Currently reading Walking on Water by Madeleine L'Engle. This section regarding suffering particularly spoke to me this week:

"We are tempted to try to avoid not only our own suffering but also that of our fellow human beings, the suffering of the world, which is part of our own suffering. ...The artist cannot hold back; it is impossible, because writing, or any other discipline of art, involves participation in suffering, in the ills and the occasional stabbing joys that come from being part of the human drama. We are hurt; we are lonely; and we turn to music or words, and as compensation beyond all price we are given glimpses of the world on the other side of time and space."

Suffering brings depth... affliction gives us a different perspective on life and provides a glimpse into another world, if we choose to allow it. I've been drawn to much of Beethoven's music lately. There is an artist who fully understood suffering -- Beethoven battled with painful inexplicable illness, alienation from normal relationships, a devastating loss of hearing... Yet all of that terrible suffering greatly deepened his compositions. One only needs to compare an early piano sonata (any from Opus 2, for example) with a late piano sonata (Opus 111) to hear the difference. His late piano sonatas are profound and other-worldly. The fifth movement from Beethoven's String Quartet 13 (in B-flat, Opus 130 - Cavatina: Adagio molto espressivo) is an intimate glimpse into Beethoven's personl suffering. Beethoven had been almost completely deaf for 10 years before he wrote Opus 130. He said of this particular movement: "When I think of the Cavatina, it still brings a tear to my eye." Almost 200 years later, Beethoven's composition still brings a tear to my eye - Beethoven addressed universal human suffering when he wrote Cavatina and thus provided a passage into another world.

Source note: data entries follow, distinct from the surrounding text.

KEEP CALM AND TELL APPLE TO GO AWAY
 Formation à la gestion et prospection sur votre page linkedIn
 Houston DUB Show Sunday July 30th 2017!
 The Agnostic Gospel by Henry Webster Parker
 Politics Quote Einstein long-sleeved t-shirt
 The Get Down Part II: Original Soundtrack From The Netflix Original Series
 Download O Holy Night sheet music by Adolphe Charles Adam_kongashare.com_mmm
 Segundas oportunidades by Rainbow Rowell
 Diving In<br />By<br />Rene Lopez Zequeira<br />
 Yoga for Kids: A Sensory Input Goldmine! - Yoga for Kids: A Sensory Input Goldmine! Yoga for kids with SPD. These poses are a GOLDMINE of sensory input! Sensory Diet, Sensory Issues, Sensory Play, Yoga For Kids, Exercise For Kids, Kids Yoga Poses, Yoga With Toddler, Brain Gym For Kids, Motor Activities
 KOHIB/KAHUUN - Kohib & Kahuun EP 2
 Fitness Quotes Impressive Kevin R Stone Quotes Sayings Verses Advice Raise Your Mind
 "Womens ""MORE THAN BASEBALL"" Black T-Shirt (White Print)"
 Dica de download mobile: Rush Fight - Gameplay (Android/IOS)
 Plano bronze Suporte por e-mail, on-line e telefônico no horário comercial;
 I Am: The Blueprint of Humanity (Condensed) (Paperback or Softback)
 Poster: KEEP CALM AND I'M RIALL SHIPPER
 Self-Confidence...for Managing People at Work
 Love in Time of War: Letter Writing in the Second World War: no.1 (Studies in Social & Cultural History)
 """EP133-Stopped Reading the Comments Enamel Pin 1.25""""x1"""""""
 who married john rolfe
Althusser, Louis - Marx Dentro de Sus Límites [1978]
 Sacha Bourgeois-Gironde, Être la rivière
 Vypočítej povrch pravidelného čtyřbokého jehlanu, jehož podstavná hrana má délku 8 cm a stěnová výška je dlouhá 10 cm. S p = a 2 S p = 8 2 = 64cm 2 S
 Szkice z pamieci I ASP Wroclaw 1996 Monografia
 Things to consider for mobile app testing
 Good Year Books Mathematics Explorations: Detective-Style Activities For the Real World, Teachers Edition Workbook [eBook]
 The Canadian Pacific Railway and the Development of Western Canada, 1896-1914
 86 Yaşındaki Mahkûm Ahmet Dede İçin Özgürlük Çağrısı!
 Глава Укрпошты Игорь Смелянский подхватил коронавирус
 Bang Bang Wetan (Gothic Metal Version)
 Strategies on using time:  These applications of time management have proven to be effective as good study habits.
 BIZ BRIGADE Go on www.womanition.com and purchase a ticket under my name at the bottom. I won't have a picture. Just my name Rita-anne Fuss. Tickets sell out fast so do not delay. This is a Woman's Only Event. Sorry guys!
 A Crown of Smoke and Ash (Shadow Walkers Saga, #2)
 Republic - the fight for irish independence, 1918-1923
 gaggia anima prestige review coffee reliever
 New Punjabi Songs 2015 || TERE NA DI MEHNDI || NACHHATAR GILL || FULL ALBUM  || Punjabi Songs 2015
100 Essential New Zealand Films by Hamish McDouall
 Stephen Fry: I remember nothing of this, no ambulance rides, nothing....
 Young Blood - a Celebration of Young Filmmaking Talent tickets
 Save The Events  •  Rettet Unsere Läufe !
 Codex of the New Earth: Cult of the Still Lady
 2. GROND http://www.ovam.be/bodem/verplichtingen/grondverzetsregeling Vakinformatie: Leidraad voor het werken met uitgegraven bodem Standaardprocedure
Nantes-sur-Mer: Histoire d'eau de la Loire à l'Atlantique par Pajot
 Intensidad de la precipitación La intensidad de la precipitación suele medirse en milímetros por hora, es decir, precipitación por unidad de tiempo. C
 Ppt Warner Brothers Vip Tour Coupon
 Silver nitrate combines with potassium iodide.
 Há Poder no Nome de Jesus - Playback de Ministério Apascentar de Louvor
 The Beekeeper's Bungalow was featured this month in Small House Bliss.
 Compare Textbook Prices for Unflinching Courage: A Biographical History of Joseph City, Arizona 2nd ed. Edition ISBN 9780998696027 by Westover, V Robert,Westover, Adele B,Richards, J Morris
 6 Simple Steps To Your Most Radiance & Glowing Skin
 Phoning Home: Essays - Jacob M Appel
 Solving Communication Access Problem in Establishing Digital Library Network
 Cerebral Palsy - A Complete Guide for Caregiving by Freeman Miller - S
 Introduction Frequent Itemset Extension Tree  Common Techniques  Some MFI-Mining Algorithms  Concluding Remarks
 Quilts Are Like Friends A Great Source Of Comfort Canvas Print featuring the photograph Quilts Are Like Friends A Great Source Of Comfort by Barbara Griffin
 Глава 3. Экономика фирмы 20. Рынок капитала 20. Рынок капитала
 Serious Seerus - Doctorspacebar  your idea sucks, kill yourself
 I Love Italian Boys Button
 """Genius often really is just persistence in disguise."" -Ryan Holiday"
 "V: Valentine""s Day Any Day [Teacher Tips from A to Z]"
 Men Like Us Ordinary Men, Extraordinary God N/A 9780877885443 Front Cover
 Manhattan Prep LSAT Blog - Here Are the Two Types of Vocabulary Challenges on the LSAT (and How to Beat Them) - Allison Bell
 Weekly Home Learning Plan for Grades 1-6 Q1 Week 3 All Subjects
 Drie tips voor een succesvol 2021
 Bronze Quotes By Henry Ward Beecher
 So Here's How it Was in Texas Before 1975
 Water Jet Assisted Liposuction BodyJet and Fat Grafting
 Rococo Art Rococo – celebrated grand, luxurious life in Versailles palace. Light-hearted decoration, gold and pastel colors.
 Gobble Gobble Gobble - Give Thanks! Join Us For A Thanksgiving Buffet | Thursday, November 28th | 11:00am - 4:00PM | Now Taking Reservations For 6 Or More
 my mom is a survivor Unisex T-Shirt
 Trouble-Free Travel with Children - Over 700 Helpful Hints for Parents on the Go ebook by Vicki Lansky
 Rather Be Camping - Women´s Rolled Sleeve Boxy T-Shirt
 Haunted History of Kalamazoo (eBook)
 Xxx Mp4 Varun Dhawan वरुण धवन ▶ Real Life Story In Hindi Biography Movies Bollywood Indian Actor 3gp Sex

So. All of this to challenge myself - to not hold back, to participate fully in my own and the world's suffering, to give generously of my art, musings, and heart, to care for other's pain before my own, to just live abundantly in suffering, joy, loneliness, love, heartache, pleasure, and pain.

"Praise be to the God and Father of our Lord Jesus Christ, the Father of compassion and the God of all comfort, who comforts us in all our troubles, so that we can comfort those in any trouble with the comfort we ourselves have received from God. For just as the sufferings of Christ flow over into our lives, so also through Christ our comfort overflows. If we are distressed, it is for your comfort and salvation; if we are comforted, it is for your comfort, which produces in you patient endurance of the same sufferings we suffer. And our hope for you is firm, because we know that just as you share in our sufferings, so also you share in our comfort."